**PROBLEM REQUIREMENTS**
Set down, word for word, the part of the rows below that opens with the line containing "Across the options" and continues through the end of the rows.

** begin DATA IN THIS EXERCISE **

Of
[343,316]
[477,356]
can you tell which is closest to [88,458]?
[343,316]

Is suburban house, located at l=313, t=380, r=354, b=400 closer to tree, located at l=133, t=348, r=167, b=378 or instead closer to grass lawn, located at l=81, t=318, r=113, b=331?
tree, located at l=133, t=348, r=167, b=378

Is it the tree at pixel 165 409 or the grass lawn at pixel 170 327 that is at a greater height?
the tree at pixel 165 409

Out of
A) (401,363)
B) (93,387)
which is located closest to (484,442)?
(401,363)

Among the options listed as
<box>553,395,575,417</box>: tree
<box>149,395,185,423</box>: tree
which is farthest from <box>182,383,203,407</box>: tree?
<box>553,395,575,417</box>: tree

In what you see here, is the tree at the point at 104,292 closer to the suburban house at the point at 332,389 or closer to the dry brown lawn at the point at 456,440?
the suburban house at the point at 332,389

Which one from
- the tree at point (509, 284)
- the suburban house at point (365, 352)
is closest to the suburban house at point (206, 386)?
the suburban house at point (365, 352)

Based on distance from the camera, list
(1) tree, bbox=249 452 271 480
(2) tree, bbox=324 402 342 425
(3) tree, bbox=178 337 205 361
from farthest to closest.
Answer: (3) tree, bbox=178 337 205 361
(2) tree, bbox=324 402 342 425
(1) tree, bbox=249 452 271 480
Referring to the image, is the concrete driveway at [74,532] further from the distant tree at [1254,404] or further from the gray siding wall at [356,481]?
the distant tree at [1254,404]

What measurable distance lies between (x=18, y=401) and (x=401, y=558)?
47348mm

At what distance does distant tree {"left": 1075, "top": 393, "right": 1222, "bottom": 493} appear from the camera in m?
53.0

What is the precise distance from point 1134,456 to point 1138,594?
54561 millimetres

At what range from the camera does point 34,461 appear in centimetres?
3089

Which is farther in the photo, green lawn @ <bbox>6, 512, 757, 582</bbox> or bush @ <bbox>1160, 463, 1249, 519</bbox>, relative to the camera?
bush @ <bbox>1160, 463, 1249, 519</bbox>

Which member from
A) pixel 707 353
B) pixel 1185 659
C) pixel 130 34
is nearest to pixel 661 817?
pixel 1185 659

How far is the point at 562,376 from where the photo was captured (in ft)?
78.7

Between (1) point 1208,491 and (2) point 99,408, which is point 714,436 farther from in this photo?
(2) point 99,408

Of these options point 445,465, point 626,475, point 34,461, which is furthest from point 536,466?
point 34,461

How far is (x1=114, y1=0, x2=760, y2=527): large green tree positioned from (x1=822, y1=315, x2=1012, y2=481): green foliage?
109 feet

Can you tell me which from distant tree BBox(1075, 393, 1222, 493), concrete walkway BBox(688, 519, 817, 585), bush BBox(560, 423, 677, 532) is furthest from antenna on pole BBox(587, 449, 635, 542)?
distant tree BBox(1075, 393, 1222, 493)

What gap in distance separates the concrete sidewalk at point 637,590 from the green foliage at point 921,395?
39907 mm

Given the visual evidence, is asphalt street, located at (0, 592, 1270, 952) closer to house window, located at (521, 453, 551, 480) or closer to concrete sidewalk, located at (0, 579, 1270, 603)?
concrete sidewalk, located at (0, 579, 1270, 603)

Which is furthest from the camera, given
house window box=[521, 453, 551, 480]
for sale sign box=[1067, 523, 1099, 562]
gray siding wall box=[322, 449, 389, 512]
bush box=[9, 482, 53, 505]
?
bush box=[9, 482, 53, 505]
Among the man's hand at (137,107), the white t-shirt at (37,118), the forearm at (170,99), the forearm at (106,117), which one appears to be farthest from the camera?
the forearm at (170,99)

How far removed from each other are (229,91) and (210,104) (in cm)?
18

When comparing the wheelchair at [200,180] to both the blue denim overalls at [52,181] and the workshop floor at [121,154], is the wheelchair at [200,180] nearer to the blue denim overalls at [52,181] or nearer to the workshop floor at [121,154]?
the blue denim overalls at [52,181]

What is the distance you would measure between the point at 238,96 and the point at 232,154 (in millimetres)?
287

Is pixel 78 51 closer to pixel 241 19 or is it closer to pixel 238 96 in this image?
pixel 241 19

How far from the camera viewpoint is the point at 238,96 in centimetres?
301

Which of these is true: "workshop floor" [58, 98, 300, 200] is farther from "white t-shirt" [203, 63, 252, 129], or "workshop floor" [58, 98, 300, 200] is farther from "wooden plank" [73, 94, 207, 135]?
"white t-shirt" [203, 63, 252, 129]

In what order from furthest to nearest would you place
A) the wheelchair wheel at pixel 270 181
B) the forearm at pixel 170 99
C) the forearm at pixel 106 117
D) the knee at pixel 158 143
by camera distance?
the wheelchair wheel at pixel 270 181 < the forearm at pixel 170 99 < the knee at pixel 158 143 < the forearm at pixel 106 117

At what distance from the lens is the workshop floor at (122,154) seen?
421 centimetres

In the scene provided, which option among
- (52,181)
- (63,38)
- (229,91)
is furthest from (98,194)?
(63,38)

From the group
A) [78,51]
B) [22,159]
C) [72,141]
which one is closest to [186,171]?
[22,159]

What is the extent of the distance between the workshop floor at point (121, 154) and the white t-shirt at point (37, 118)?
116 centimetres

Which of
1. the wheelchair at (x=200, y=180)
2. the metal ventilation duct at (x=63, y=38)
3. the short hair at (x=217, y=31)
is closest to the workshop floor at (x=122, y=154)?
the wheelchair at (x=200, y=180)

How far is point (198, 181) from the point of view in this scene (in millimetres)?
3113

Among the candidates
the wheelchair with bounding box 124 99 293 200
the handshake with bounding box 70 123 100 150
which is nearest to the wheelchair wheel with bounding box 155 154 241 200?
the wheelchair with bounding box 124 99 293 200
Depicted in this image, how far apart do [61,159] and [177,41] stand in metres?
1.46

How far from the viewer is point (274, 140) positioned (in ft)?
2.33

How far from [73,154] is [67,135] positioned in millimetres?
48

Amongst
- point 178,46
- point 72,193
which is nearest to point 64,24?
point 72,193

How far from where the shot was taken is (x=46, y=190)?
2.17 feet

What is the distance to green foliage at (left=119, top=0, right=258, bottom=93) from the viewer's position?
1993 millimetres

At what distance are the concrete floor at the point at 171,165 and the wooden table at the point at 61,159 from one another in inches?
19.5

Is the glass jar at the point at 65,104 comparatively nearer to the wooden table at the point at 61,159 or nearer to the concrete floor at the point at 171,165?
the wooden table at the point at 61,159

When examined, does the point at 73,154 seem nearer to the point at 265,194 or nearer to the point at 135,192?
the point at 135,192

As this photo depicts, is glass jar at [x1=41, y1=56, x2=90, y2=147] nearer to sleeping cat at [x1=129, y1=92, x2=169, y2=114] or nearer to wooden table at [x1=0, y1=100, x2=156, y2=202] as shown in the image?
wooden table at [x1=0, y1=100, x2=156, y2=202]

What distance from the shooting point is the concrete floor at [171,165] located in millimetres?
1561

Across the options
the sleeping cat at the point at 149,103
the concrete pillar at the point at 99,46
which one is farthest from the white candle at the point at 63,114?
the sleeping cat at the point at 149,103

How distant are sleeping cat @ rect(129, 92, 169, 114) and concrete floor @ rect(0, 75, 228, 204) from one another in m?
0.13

** end DATA IN THIS EXERCISE **

**FINAL RESULT**
Across the options
the sleeping cat at the point at 149,103
the concrete pillar at the point at 99,46
which one is farthest from the white candle at the point at 63,114?
the sleeping cat at the point at 149,103

How distant are sleeping cat @ rect(129, 92, 169, 114) and concrete floor @ rect(0, 75, 228, 204) from one another in m?
0.13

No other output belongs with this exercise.